Contas externas mais perto do azul

Ninguém arrisca uma projeção segura para a taxa de câmbio em um futuro próximo – “mas para o R$ 4 não volta”, arrisca Lima, da Sobeet. O grande benefício imediato da cotação em algum lugar entre R$ 5 e R$ 6, no contexto atual, está no empurrão que dá para colocar em dia as contas externas do país, que são o fluxo de tudo o que sai e que entra de dinheiro estrangeiro na economia doméstica. 

É um quesito em que o Brasil fica historicamente no vermelho e cujo rombo vinha crescendo: em 2019, o país fechou suas transações correntes com um déficit de R$ 50 bilhões e, para 2020, a expectativa pré-pandemia era de que esse buraco aumentasse para R$ 54 bilhões, pels projeções de mercado do começo de janeiro, medidas pelo Boletim Focus, do Banco Central. 

As transações correntes são a conta das receitas e gastos em dólar do país com a balança comercial (exportações e importações), serviços (como turismo) e remessas de renda (como pagamentos de salários, juros e lucros). O Brasil ainda consegue ficar no azul nas exportações, mas o saldo não é suficiente para cobrir o rombo dos outros dois quesitos, tradicionalmente deficitários. 

Agora, com recessão e o câmbio caro, gastos no exterior como viagens e importações devem despencar, o que abre um alívio nessa conta corrente – só em abril, o saldo das exportações sobre as importações já cresceu 18% na comparação com o mesmo mês do ano passado. 

Com isso, as expectativas para o setor externo até o fim do ano já estão sendo recalculadas, e para melhor: os analistas agora falam em déficit externo de US$ 38 bilhões, em vez dos R$ 54 bilhões inicialmente previstos. “O déficit que poderia ser de 4% do PIB deve ficar em torno de 2,7%”, disse Lima, da Sobeet. 

Financiamento e dívida

Ficar no vermelho nessa parte das contas com o resto do mundo não é necessariamente ruim, porque traz bens e serviços para o país. O problema é que, quanto maior for o rombo, maior o financiamento externo que o país precisará de outras fontes. Ele pode vir, por exemplo, via capital especulativo, que entra para aplicações financeiras como títulos e bolsa de valores, ou pelos investimentos diretos, que são a abertura ou expansão de negócios locais por empresas estrangeiras. 
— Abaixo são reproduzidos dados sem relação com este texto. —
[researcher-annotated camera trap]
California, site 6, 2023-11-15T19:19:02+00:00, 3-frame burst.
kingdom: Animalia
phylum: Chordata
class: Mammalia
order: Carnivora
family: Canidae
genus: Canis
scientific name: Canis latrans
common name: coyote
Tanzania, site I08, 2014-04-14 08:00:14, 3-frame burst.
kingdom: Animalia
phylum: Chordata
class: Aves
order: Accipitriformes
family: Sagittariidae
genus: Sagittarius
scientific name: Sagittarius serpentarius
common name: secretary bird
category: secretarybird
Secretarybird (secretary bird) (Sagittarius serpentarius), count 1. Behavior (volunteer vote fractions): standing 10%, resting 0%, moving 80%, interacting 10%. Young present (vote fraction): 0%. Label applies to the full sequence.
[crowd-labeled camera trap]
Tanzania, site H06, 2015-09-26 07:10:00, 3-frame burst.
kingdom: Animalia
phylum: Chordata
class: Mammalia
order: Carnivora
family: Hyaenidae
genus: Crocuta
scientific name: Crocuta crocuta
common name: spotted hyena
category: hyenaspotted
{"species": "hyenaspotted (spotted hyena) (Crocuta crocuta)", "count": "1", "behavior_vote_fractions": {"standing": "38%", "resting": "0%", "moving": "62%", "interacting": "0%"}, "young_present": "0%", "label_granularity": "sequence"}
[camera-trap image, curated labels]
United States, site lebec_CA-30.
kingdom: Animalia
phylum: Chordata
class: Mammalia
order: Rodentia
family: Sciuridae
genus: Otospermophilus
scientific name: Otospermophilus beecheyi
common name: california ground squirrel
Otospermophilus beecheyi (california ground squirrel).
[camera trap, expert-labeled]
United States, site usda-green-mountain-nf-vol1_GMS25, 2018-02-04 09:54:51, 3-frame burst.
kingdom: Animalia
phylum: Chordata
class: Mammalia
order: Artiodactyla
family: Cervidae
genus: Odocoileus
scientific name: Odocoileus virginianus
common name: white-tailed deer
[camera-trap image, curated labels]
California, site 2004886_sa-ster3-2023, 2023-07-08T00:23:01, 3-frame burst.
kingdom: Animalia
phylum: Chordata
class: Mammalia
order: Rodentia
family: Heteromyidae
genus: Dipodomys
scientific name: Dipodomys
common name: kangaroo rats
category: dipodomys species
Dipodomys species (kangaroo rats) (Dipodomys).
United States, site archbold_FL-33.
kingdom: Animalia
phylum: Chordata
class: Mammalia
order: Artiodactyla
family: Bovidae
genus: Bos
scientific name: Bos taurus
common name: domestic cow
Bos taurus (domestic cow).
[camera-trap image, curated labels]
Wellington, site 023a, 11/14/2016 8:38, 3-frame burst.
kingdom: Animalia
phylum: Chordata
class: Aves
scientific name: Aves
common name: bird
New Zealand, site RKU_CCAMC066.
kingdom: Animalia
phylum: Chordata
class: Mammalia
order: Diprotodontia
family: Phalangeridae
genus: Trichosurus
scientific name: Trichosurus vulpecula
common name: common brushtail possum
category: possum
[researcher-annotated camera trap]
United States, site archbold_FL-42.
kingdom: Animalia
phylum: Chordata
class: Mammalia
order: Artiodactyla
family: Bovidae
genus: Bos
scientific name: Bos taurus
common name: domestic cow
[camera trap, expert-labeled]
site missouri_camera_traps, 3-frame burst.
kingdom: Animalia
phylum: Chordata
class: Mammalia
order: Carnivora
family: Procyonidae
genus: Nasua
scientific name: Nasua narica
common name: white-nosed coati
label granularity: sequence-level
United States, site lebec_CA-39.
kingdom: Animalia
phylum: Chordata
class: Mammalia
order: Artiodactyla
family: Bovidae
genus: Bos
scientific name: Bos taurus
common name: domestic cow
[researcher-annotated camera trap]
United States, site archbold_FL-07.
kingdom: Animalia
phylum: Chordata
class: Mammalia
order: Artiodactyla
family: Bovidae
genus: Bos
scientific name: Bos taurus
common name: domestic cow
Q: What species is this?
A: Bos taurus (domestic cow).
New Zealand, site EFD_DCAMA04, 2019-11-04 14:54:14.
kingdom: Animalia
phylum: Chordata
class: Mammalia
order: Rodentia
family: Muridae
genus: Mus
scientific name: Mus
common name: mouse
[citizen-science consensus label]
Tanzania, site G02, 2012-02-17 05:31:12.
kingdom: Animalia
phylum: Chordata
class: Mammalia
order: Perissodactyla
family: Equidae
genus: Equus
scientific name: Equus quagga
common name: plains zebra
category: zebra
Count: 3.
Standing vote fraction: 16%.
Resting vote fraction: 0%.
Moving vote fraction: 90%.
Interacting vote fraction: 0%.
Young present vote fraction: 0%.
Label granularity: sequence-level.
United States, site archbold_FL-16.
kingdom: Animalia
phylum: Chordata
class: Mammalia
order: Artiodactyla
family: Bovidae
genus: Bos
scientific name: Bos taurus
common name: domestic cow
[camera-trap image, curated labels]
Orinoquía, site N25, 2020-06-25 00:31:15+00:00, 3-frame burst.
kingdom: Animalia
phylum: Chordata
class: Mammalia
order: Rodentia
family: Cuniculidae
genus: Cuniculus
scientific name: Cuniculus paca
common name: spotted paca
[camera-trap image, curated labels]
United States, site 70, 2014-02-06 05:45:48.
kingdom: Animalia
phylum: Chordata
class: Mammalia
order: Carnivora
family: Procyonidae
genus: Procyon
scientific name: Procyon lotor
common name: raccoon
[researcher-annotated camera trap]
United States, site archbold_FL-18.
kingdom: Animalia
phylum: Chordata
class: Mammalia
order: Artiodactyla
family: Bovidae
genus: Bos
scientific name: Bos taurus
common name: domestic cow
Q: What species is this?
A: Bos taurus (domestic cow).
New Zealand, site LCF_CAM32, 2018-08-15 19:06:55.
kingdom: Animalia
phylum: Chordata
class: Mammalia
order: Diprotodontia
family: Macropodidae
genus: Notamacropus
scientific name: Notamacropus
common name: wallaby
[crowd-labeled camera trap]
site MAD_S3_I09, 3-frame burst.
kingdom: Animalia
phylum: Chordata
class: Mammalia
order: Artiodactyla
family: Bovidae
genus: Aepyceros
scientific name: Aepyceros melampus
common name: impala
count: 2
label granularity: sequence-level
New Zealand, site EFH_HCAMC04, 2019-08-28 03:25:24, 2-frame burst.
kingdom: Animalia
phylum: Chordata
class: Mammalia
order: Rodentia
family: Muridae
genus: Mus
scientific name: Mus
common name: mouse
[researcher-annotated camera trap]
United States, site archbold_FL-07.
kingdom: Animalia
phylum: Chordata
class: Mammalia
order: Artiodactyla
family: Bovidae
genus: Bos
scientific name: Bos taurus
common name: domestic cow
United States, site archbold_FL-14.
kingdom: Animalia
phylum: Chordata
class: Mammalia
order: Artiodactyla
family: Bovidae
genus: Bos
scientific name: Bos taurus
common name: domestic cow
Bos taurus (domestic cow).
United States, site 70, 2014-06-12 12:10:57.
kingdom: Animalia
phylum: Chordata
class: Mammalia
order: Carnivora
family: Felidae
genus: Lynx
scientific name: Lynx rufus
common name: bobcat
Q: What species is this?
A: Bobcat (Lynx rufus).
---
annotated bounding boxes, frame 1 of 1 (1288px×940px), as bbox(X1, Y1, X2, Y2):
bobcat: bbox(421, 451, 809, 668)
Se os dólares trazidos por essas duas frentes, ainda assim, não forem o suficiente para pagar a conta das demais, o país começa a ter que se endividar para cobrir a diferença, e a dívida pública cresce. A má notícia: o capital financeiro está vazando aos bilhões do Brasil e os investimentos diretos também devem despencar com a aguda recessão global que se desenha. Nessa fuga generalizada de capitais, a contrapartida de um real extremamente barato faz ainda mais sentido – ela é ao mesmo tempo a grande consequência e parte da solução. 

“Bom não é; bom seria o mercado de câmbio estar calmo”, disse Marçal, da FGV. Ele menciona o fato de que, mais do que o dólar estar alto ou baixo, o importante para que empresas, investidores e viajantes não paralisem seus planos é que as mudanças sejam suaves e gradativas, e não bruscas como a esticada dos últimos meses. “A melhora na balança comercial ajuda e pode dar um suporte para o PIB, mas será muito pequeno, não é isso que vai salvar a crise.”